___ DOCUMENTO ___

Forse era necessario mettere un coperchio a una cosa tanto dirompente: opere che parlano di sentimenti, violenza, pulsioni che prima era difficile esprimere… Perché proprio la pittura fu il mezzo per ritrovare tanta passionalità dopo un periodo razionale e ideologico?
La pittura ha una storia che affonda le radici nei primordi dell’umanità. È un linguaggio talmente interno all’essere umano da farne parte come un organo, come un braccio. Ha la stessa natura del suono: un miracolo che ci permette di parlare, comunicare e che usiamo in maniera spontanea perché, per quanto prezioso sia, fa parte di noi, della nostra natura. La pittura, che costruisce immagine, è la stessa cosa: un dono che Dio o chi per lui, ha fatto al mondo. Un bene che ci accompagna da sempre e che prendiamo per scontato ma non lo è. Un patrimonio dell’umanità intera.
Sta parlando di pittura o di figurazione?
Qual è la differenza? Dipende solo dalla distanza da cui si guarda un’opera. Di fronte alle grandi macchine pittoriche di Tintoretto bisogna allontanarsi per riconoscere la figurazione. Da vicino sono opere astratte, devi camminare all’indietro per trovare il punto in cui l’occhio riesce a vedere tutto. I grandi artisti del Manierismo costruivano dipinti fuori fuoco perché si potessero ben vedere a distanza. E poi l’aggettivo «astratto» non può esistere in pittura, vorrebbe dire che puoi passare una mano nel mezzo di un quadro. Al massimo c’è una pittura non oggettiva.
Trova molto cambiato il mondo dell’arte dai tempi delle belle discussioni a cena sulla pittura?

___

● **CONSEGNA 1**
Trasforma in una lista JSON di stringhe le righe dei record che vanno dall'inizio dei record fino alla riga con "125L245 149L228 174L237", inclusa: una stringa per riga, tralasciando le righe vuote. Nella risposta ometti le immagini.

___ RECORD FORNITI ___

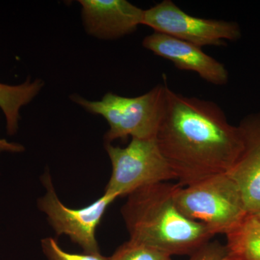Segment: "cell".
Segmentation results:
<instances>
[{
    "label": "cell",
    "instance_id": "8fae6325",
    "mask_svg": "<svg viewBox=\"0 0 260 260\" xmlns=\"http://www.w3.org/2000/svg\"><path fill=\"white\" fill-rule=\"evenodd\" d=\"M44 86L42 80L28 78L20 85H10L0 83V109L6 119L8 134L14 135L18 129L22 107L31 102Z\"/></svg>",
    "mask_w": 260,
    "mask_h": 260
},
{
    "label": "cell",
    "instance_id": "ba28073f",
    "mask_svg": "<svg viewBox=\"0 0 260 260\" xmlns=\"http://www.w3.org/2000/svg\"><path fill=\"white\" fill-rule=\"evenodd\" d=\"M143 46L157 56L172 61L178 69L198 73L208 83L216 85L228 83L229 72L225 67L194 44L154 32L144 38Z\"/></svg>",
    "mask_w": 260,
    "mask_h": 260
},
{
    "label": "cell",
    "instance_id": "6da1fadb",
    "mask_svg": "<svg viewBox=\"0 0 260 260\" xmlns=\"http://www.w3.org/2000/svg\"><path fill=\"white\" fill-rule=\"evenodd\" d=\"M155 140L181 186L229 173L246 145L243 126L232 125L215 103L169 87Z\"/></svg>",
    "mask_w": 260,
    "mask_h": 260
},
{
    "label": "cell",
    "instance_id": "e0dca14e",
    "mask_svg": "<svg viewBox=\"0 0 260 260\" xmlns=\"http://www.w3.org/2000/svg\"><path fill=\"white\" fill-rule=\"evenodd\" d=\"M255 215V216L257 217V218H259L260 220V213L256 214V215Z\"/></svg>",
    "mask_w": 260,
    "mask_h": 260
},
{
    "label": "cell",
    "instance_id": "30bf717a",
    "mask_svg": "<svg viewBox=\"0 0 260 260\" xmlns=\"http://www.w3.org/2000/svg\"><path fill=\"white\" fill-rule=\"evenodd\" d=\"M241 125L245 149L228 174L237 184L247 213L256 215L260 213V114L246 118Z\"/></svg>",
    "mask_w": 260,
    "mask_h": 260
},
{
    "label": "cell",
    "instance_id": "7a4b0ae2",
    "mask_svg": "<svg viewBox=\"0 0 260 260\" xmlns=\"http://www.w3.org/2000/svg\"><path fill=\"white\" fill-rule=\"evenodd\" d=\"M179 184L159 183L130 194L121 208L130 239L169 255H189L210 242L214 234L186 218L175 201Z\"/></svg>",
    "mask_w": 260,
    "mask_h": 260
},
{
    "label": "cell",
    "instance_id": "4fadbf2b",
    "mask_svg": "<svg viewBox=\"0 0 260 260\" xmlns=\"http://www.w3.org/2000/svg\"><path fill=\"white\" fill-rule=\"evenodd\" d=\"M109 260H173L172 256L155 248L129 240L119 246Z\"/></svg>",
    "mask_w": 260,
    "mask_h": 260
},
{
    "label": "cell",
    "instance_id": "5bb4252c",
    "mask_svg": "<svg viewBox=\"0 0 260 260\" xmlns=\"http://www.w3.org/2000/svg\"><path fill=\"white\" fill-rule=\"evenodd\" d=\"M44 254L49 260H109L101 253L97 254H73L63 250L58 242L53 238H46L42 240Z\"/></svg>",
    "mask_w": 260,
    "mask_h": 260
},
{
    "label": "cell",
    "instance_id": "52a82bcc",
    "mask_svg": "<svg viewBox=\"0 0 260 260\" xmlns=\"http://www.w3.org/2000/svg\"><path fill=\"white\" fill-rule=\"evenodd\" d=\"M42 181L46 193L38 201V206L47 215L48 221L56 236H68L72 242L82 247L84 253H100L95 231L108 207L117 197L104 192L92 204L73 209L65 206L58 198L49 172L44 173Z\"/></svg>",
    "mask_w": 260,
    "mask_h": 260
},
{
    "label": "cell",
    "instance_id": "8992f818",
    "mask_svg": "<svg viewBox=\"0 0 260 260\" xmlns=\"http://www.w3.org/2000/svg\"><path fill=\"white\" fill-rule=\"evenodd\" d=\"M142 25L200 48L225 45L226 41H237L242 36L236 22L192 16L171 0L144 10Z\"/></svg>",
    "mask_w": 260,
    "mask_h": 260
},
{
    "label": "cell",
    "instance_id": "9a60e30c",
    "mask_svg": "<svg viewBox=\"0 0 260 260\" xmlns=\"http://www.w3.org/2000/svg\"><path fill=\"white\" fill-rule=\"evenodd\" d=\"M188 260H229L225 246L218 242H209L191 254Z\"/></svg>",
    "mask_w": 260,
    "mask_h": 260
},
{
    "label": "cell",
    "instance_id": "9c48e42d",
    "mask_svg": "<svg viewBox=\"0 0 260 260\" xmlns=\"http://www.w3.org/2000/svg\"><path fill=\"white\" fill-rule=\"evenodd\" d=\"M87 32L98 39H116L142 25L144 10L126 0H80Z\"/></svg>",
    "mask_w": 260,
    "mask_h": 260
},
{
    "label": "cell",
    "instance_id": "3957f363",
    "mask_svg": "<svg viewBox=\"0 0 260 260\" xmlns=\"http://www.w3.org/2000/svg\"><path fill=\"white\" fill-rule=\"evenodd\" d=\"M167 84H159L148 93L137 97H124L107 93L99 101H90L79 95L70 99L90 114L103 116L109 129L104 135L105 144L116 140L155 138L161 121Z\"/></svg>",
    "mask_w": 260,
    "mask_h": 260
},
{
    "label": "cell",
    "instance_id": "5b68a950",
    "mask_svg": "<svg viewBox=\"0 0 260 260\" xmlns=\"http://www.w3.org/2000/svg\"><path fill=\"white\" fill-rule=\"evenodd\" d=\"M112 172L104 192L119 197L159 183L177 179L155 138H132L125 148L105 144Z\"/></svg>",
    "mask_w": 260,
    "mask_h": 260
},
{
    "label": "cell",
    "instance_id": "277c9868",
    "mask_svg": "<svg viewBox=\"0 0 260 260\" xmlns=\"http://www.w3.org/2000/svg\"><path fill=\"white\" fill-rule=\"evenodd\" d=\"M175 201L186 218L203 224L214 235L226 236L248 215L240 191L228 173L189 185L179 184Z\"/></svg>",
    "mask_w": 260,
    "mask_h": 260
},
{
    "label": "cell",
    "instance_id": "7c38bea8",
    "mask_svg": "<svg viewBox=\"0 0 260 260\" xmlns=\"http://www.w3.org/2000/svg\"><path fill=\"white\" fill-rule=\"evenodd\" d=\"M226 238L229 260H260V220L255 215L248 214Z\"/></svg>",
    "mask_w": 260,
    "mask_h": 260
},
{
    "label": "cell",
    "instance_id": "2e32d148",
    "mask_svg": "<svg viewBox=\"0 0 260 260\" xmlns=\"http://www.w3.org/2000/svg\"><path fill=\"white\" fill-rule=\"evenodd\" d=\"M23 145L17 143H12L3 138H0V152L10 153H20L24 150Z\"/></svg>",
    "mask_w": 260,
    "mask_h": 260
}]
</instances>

___

● **CONSEGNA 2**
Per favore, riscrivi come elenco puntato il paragrafo del testo sulla pittura che comincia con «La pittura ha una storia», mantenendone i fatti principali.

● **RISPOSTA 1**
[
  "Segment: \"cell\".",
  "Segmentation results:",
  "<instances>",
  "[{",
  "    \"label\": \"cell\",",
  "    \"instance_id\": \"8fae6325\",",
  "    \"mask_svg\": \"<svg viewBox=\\\"0 0 260 260\\\" xmlns=\\\"http://www.w3.org/2000/svg\\\"><path fill=\\\"white\\\" fill-rule=\\\"evenodd\\\" d=\\\"M44 86L42 80L28 78L20 85H10L0 83V109L6 119L8 134L14 135L18 129L22 107L31 102Z\\\"/></svg>\",",
  "    \"mask_w\": 260,",
  "    \"mask_h\": 260",
  "},",
  "{",
  "    \"label\": \"cell\",",
  "    \"instance_id\": \"ba28073f\",",
  "    \"mask_svg\": \"<svg viewBox=\\\"0 0 260 260\\\" xmlns=\\\"http://www.w3.org/2000/svg\\\"><path fill=\\\"white\\\" fill-rule=\\\"evenodd\\\" d=\\\"M143 46L157 56L172 61L178 69L198 73L208 83L216 85L228 83L229 72L225 67L194 44L154 32L144 38Z\\\"/></svg>\",",
  "    \"mask_w\": 260,",
  "    \"mask_h\": 260",
  "},",
  "{",
  "    \"label\": \"cell\",",
  "    \"instance_id\": \"6da1fadb\",",
  "    \"mask_svg\": \"<svg viewBox=\\\"0 0 260 260\\\" xmlns=\\\"http://www.w3.org/2000/svg\\\"><path fill=\\\"white\\\" fill-rule=\\\"evenodd\\\" d=\\\"M155 140L181 186L229 173L246 145L243 126L232 125L215 103L169 87Z\\\"/></svg>\",",
  "    \"mask_w\": 260,",
  "    \"mask_h\": 260",
  "},",
  "{",
  "    \"label\": \"cell\",",
  "    \"instance_id\": \"e0dca14e\",",
  "    \"mask_svg\": \"<svg viewBox=\\\"0 0 260 260\\\" xmlns=\\\"http://www.w3.org/2000/svg\\\"><path fill=\\\"white\\\" fill-rule=\\\"evenodd\\\" d=\\\"M255 215V216L257 217V218H259L260 220V213L256 214V215Z\\\"/></svg>\",",
  "    \"mask_w\": 260,",
  "    \"mask_h\": 260",
  "},",
  "{",
  "    \"label\": \"cell\",",
  "    \"instance_id\": \"30bf717a\",",
  "    \"mask_svg\": \"<svg viewBox=\\\"0 0 260 260\\\" xmlns=\\\"http://www.w3.org/2000/svg\\\"><path fill=\\\"white\\\" fill-rule=\\\"evenodd\\\" d=\\\"M241 125L245 149L228 174L237 184L247 213L256 215L260 213V114L246 118Z\\\"/></svg>\","
]

● **RISPOSTA 2**
- La pittura ha radici nei primordi dell'umanità.
- È un linguaggio così interno all'essere umano da farne parte come un organo o un braccio.
- Ha la stessa natura del suono, un miracolo che ci permette di parlare e comunicare e che usiamo spontaneamente.
- Costruisce immagine ed è un dono che Dio, o chi per lui, ha fatto al mondo.
- Ci accompagna da sempre e la diamo per scontata, ma non lo è.
- È un patrimonio dell'umanità intera.